ACTIVITY: A word-for-word copy of the listing is required, and it must contain no pictures.

DATASET EXTRACT:

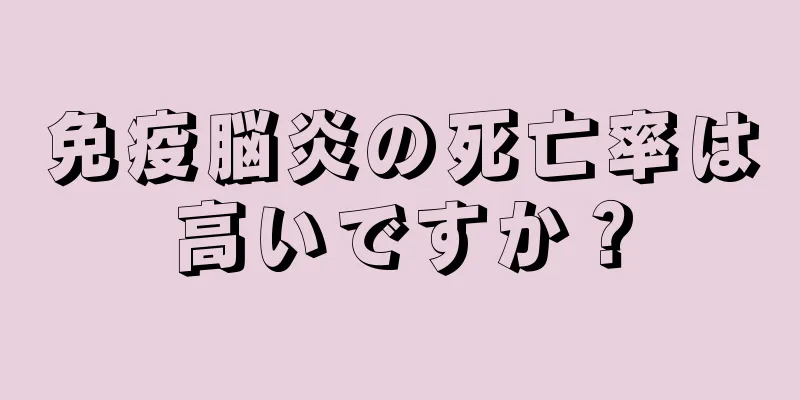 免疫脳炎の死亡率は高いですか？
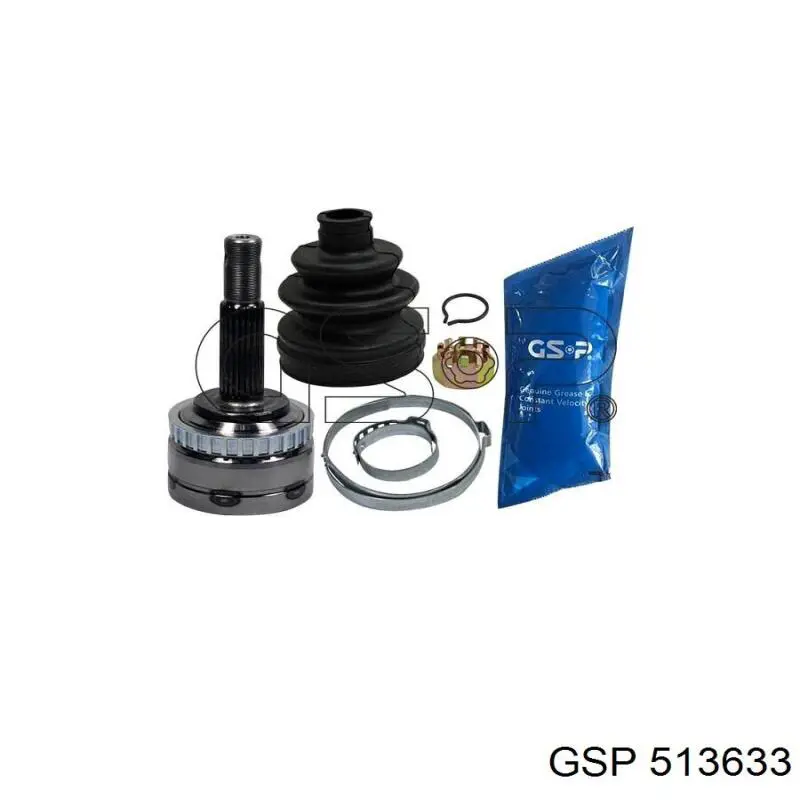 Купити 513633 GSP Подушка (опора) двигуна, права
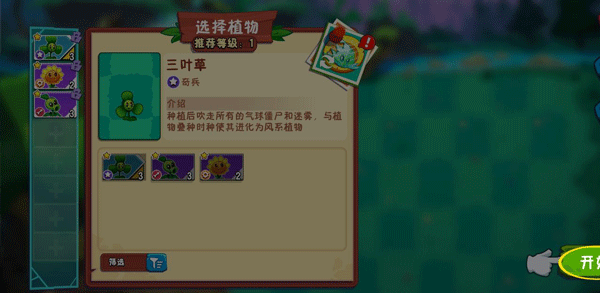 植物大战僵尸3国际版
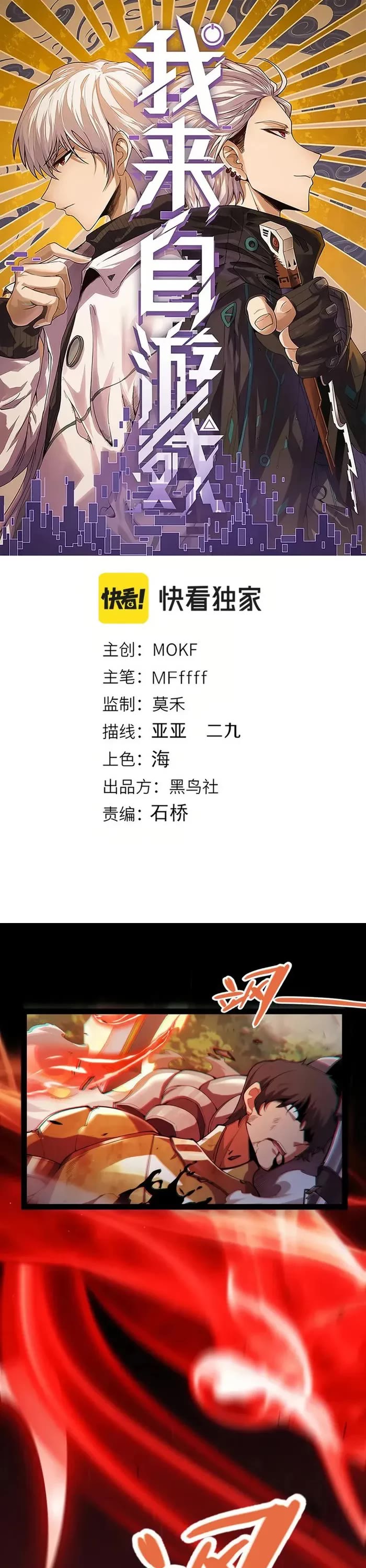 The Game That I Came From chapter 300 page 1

WORKED SOLUTION:
 免疫脳炎の死亡率は高いですか？
 Купити 513633 GSP Подушка (опора) двигуна, права
 植物大战僵尸3国际版
 The Game That I Came From chapter 300 page 1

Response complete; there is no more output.